Leading or trailing whitespace: stripped on most form inputs before validation, but if the input is " alice@example.com " and you skip trim(), the anchors will reject it correctly.

The fix for the first two is to use the strict pattern or to add a follow-up DNS / SMTP verification step. For high-volume signup forms, the right answer is almost always:

Run the practical regex for instant client-side feedback.
Send a confirmation email and only treat the address as verified once the user clicks the link in it.

The regex catches typos; the email round-trip catches everything else.

Validating the email domain's TLD with the Public Suffix List

The pattern in this article accepts alice@example.zzz because the TLD class [A-Za-z]{2,} matches any run of letters. A regex cannot know which TLDs are real. There are more than 1,500 of them, ICANN adds new ones regularly, and any list you hardcode into a pattern goes stale. That produces inaccurate validation in both directions: false rejections (turning away a genuine address on a newer TLD like .dev or .app because the pattern predates it) and false accepts (passing alice@typo.cmo or an invented TLD straight through to your mailer, where it bounces).

For the domain half of the address, everything after the @, I check the suffix against the Public Suffix List (PSL): a community-maintained, continuously updated registry of every public domain suffix, from plain TLDs (.com, .io) through multi-level suffixes (.co.uk, .com.au). It is the same list browsers use for cookie scoping. Run the regex first for shape, then check the domain's suffix against the PSL so an invented or mistyped TLD is caught before you attempt delivery.

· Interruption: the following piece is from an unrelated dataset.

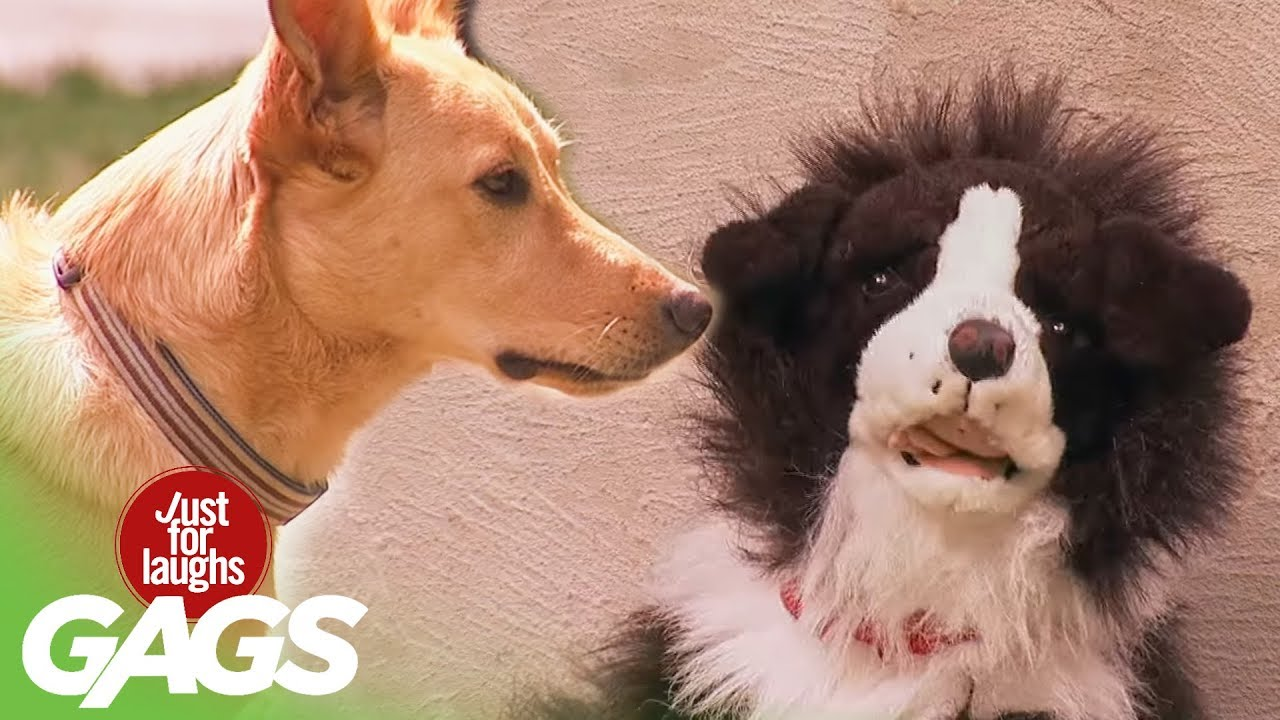 Dog Stuffed Animals That Look Real Stuffed Dog Attacks Real Dog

I maintain a small PSL parser of my own for zero-dependency projects, but a community-maintained library is usually the better choice. It tracks the upstream list and handles the punycode and wildcard rules. The widely used ones by language:

Language	Library
Node.js / JavaScript	`psl`, `tldts`
Python	`tldextract`, `publicsuffix2`
PHP	`jeremykendall/php-domain-parser`
Ruby	`public_suffix`
Go	`golang.org/x/net/publicsuffix`

Layering the PSL onto the email regex in Node:

javascript

const psl = require("psl");

function emailDomainHasRealTld(email) {
  if (!isValidEmail(email)) return false;      // regex: address shape
  const domain = email.split("@")[1];
  const parsed = psl.parse(domain);            // PSL: real public suffix?
  return !parsed.error && parsed.listed;
}

My recommendation is to combine all three layers for a high probability of correct validation: the regex for instant address shape, the PSL for an authoritative TLD check, and the confirmation-email round-trip for proof the mailbox actually exists. The full domain-side detail, including the same library list, is in matching a domain name with regex.

Common mistakes

The bugs I see in code review, and the fix for each.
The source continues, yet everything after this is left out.